Cucinare con la mascherina non è possibile.
La cucina non si basa infatti sull’abilità del cuoco nel far roteare padelle e coltelli ma sulla sua sensibilità nel percepire il sapore utilizzando al meglio naso e cervello. Per cucinare davvero bisogna quindi mettere bocca e naso in contatto col cibo o, quantomeno, alla distanza di un braccio.
Per questo tutto il personale che manipola il cibo è stato in passato oggetto di accurati controlli sanitari. E non stupisce che Carlo Cracco abbia oggi proposto di far ripartire i ristoranti certificando, con sierologia e tampone, la negatività degli addetti, invece di perdersi in astruse elucubrazioni su tavoli distanziati e pareti di plexiglass.
Ma, aggiungo io, per i clienti vale la stessa regola. Il cibo si consuma senza mascherina e in compagnia si apprezza ancora maggiormente. Anche la negatività dei clienti andrebbe quindi saggiata con test rapidi all’ingresso, per creare isole felici di degustazione, senza rischi.

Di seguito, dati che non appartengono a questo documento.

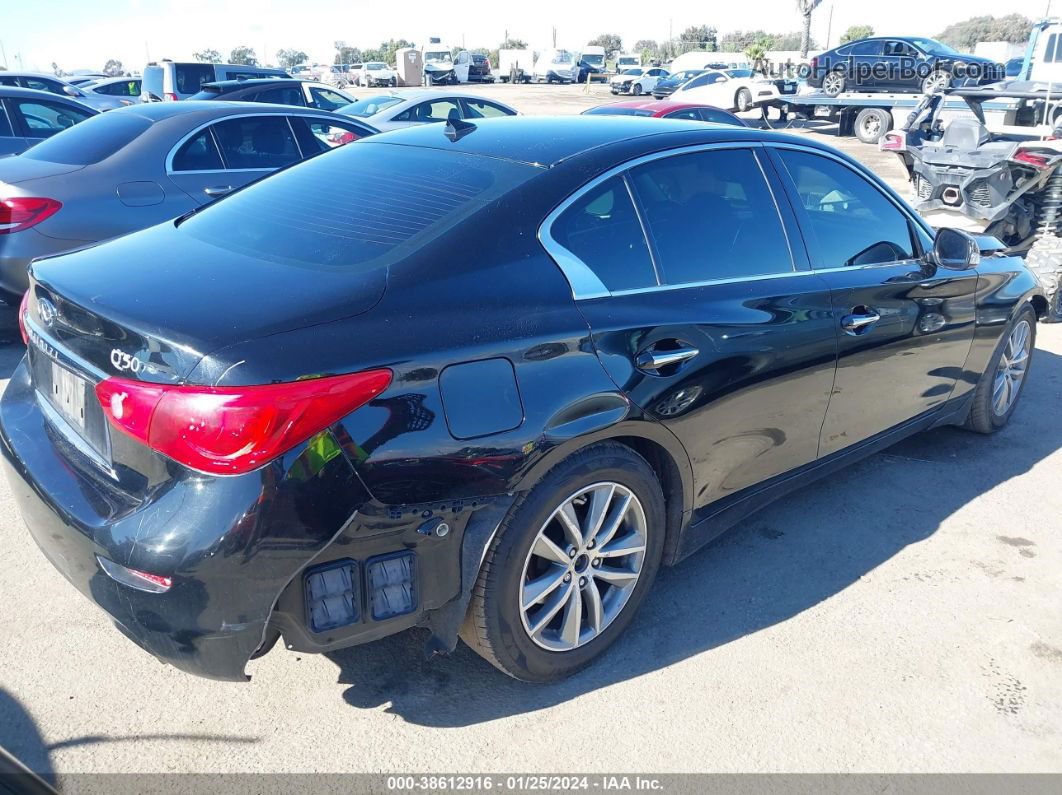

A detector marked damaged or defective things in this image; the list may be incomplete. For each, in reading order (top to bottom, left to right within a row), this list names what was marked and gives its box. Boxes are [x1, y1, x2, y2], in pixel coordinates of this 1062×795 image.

damaged vehicle [0, 117, 1045, 683]
damaged vehicle [883, 88, 1062, 318]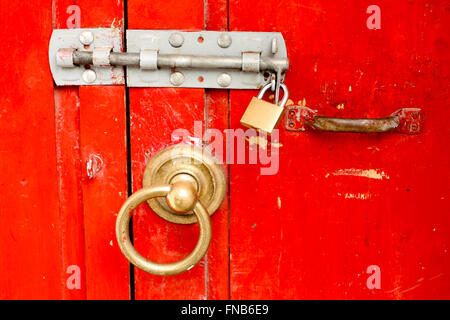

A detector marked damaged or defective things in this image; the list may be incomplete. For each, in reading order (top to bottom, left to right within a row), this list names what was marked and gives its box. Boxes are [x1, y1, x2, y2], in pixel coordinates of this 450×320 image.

rusty metal bracket [48, 28, 288, 89]
rusty metal bracket [286, 105, 424, 134]
rusted handle grip [286, 106, 424, 134]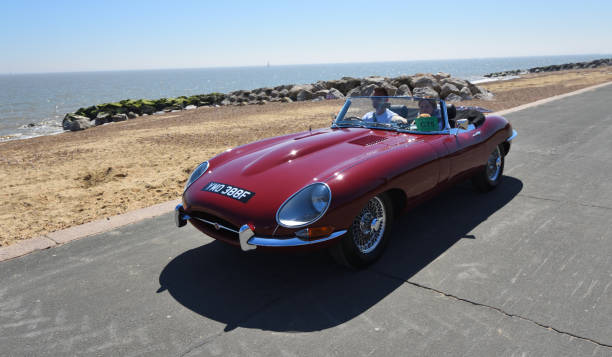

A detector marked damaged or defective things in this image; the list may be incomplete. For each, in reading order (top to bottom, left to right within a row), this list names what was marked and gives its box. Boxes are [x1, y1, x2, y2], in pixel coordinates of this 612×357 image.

road surface crack [370, 268, 612, 348]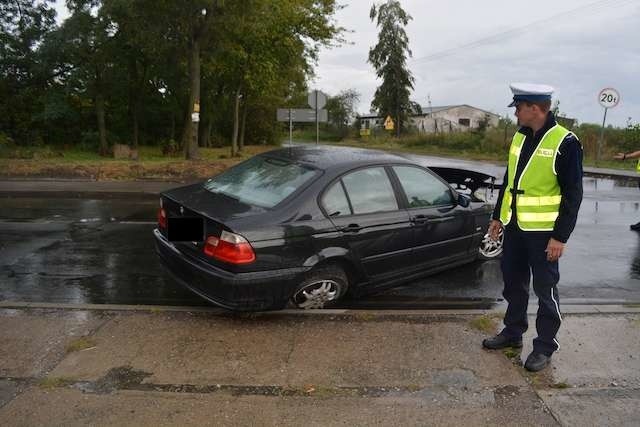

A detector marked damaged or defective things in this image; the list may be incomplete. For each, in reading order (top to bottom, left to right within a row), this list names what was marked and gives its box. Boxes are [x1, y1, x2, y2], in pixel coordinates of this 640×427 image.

damaged car [154, 146, 500, 310]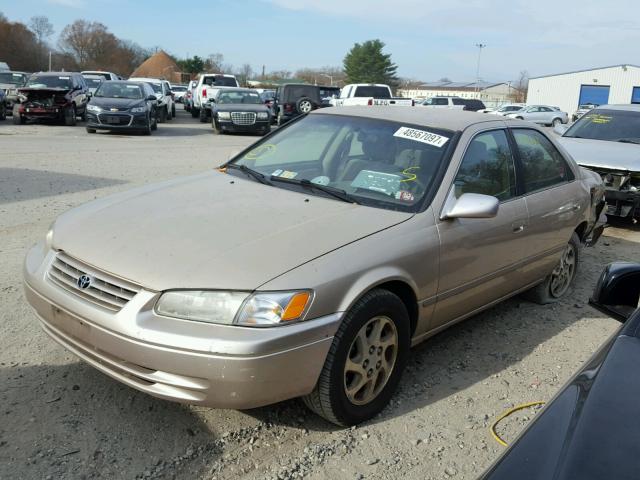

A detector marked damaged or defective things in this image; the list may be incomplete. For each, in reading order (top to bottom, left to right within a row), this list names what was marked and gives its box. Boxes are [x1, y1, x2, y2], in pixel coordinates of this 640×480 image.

damaged vehicle [13, 72, 88, 125]
damaged vehicle [556, 106, 640, 220]
damaged vehicle [23, 108, 604, 424]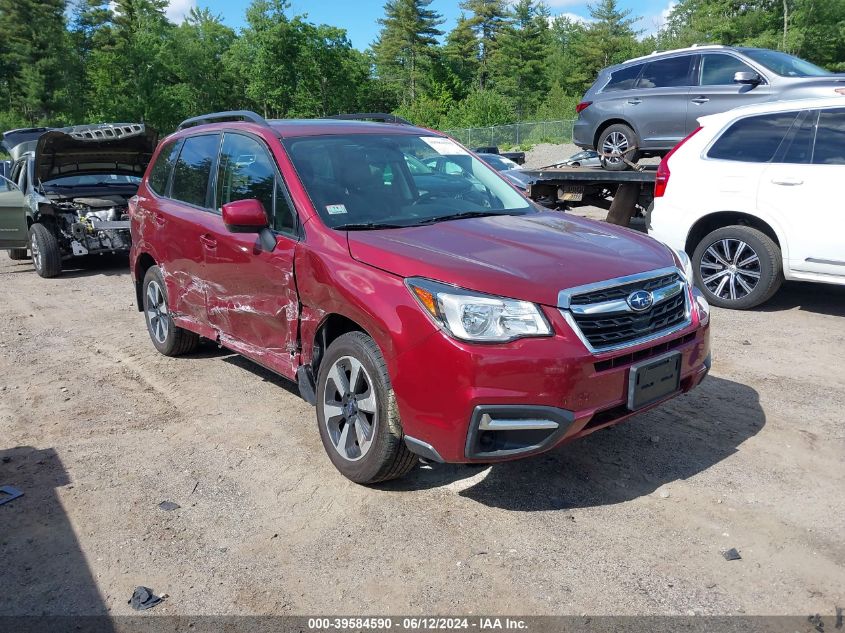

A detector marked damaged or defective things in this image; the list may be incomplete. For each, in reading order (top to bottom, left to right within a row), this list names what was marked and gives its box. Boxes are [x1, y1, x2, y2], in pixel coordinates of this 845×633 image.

damaged vehicle [0, 123, 158, 276]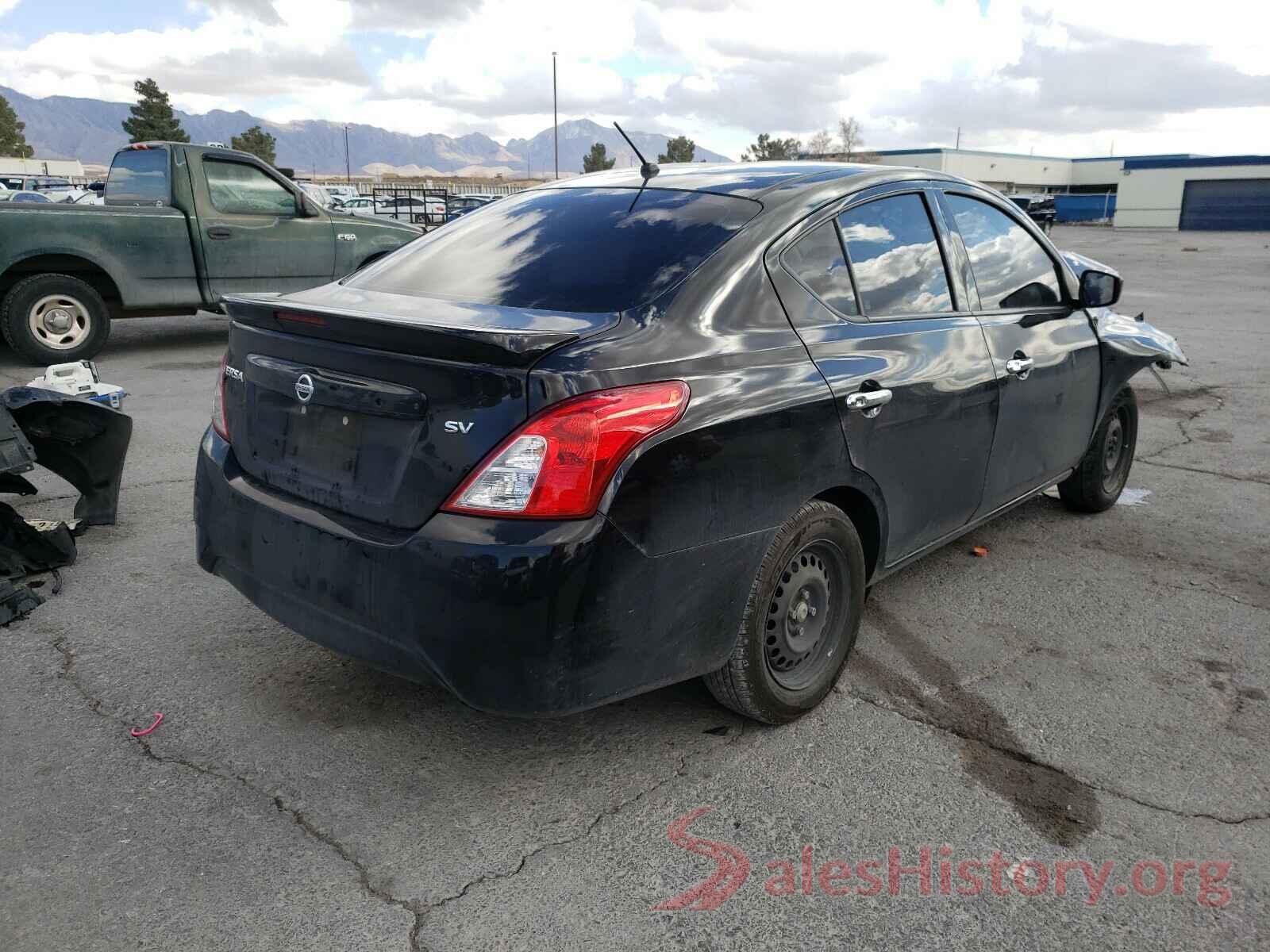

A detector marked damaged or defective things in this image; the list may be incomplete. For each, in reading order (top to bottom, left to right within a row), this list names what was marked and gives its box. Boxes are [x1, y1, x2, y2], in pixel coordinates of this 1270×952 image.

I test immediati “pungidito” al momento non sono affidabili al 100% e potranno ancora essere migliorati, ma non vi è altra strada se vogliano salvare un settore che vale nel nostro Paese oltre 85 miliardi all’anno, che sostiene la filiera agroalimentare e quella dell’ospitalità e del turismo e che rappresenta uno dei cardini della nostra cultura.
Perché ritirare un baracchino di fronte a una serranda a mezz’asta e poi, nella solitudine di casa, pescare con la forchetta gli agnolotti da un contenitore d’allumino, non ha nulla di italiano ma soprattutto nulla di promettente.